She set her hand carefully on the table and let the toad hop down onto a clear patch of wood. He settled there, eyeing the sprites suspiciously as they flitted past.
“Looking for something specific?” she asked.
“The Priestess,” I said. “Or rather… what she wants.”
Celeste nodded slowly. “That’s what I was wondering too.”
I studied her face, struck again by how natural it felt to have her here in this space, with magic and history layered around us as if it had always been meant to be this way.
“These books talk about armies,” I continued. “About strategy. About destruction. But none of that feels like the point.”
She leaned her hip against the table. “Because armies are tools.”
“Yes,” I said, relief blooming at the shared understanding. “Exactly, but not the intent.”
The toad ribbited softly, as if agreeing.
Celeste glanced at him. “He’s very opinionated.”
“He always was.”
She smiled, then grew thoughtful. “So, what if she doesn’t want Stonewick destroyed?”
The thought stopped me cold.
“What if she wants it claimed?” Celeste continued. “Or reshaped. Or… inherited.”
My pulse quickened.
“She’s ancient,” Celeste went on. “And she’s powerful. But she’s also tied to bloodlines and legacy. That matters to people like her.”
I swallowed. “You think this is about succession.”
“Or correction,” Celeste said. “She might believe something here belongs to her. Or was taken from her.”
The warmth at my hip pulsed.
The sprites stilled, hovering midair as if they, too, were listening.

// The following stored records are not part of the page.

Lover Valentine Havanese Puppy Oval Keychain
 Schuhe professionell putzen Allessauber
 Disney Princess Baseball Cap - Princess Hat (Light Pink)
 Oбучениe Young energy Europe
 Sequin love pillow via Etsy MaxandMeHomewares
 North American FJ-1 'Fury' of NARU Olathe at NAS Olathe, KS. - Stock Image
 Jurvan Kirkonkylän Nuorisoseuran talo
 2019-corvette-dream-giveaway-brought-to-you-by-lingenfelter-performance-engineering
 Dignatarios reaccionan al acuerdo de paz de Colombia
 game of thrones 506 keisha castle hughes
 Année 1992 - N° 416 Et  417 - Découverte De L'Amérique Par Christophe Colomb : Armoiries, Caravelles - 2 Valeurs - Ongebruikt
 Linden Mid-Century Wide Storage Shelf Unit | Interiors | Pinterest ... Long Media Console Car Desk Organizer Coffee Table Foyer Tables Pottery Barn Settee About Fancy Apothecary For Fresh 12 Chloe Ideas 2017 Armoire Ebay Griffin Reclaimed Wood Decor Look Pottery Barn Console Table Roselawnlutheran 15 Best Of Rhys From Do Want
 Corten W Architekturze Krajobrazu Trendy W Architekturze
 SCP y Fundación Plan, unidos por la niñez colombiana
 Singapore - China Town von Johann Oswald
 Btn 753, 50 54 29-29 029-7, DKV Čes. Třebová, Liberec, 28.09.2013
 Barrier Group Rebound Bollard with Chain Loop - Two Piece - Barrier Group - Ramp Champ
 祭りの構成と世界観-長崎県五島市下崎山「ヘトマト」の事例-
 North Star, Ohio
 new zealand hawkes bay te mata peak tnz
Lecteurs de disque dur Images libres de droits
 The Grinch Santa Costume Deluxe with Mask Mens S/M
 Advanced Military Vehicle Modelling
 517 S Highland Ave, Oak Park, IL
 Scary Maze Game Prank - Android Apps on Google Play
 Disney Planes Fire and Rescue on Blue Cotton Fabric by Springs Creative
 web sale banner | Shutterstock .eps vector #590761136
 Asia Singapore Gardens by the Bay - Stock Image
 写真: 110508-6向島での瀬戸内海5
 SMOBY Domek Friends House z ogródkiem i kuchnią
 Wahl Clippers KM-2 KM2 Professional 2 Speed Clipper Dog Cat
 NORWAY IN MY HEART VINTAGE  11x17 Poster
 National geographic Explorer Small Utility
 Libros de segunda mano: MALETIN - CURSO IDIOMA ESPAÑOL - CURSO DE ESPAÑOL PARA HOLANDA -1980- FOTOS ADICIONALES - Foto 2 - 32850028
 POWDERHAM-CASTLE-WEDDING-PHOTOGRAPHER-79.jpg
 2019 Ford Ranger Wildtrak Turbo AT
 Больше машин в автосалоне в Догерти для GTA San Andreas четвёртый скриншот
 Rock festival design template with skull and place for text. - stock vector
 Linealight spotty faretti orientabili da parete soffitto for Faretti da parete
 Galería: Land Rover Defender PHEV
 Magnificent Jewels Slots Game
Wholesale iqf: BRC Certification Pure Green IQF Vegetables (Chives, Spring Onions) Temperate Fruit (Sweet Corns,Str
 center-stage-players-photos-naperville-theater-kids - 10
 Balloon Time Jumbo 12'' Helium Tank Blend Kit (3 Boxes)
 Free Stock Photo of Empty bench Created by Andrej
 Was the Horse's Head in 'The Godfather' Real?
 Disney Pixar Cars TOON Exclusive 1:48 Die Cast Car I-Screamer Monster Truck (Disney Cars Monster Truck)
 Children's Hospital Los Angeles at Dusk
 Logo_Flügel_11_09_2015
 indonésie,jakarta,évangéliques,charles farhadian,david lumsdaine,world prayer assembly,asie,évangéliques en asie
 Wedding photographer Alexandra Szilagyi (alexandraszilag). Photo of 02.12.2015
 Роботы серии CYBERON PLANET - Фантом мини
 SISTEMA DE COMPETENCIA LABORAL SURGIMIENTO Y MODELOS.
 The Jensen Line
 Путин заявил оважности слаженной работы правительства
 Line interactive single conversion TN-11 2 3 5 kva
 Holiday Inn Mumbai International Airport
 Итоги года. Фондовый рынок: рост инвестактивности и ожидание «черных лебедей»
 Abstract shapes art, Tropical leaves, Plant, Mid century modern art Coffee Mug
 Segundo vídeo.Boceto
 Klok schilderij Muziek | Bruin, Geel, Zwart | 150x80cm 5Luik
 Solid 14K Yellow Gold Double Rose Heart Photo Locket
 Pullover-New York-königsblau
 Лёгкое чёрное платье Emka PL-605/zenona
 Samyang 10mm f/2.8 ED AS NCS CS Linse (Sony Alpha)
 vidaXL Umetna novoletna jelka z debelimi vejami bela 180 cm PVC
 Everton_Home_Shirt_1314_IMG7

I reached out and squeezed Celeste’s hand. “That’s… very perceptive.”
She shrugged, a little uncomfortable with the praise. “I’ve had a lot of time to think.”
I looked around the library again, at the shelves that had always given me comfort, and realized what I’d been missing.
I wasn’t supposed to be reading about orcs.
I was supposed to be reading about her.
The Priestess.
Not her methods.
Her desire.
And for the first time since Celeste had asked the question that started all of this, I felt like I was finally standing in the right room to answer it.
The thought came quietly, the way the most dangerous ones always did.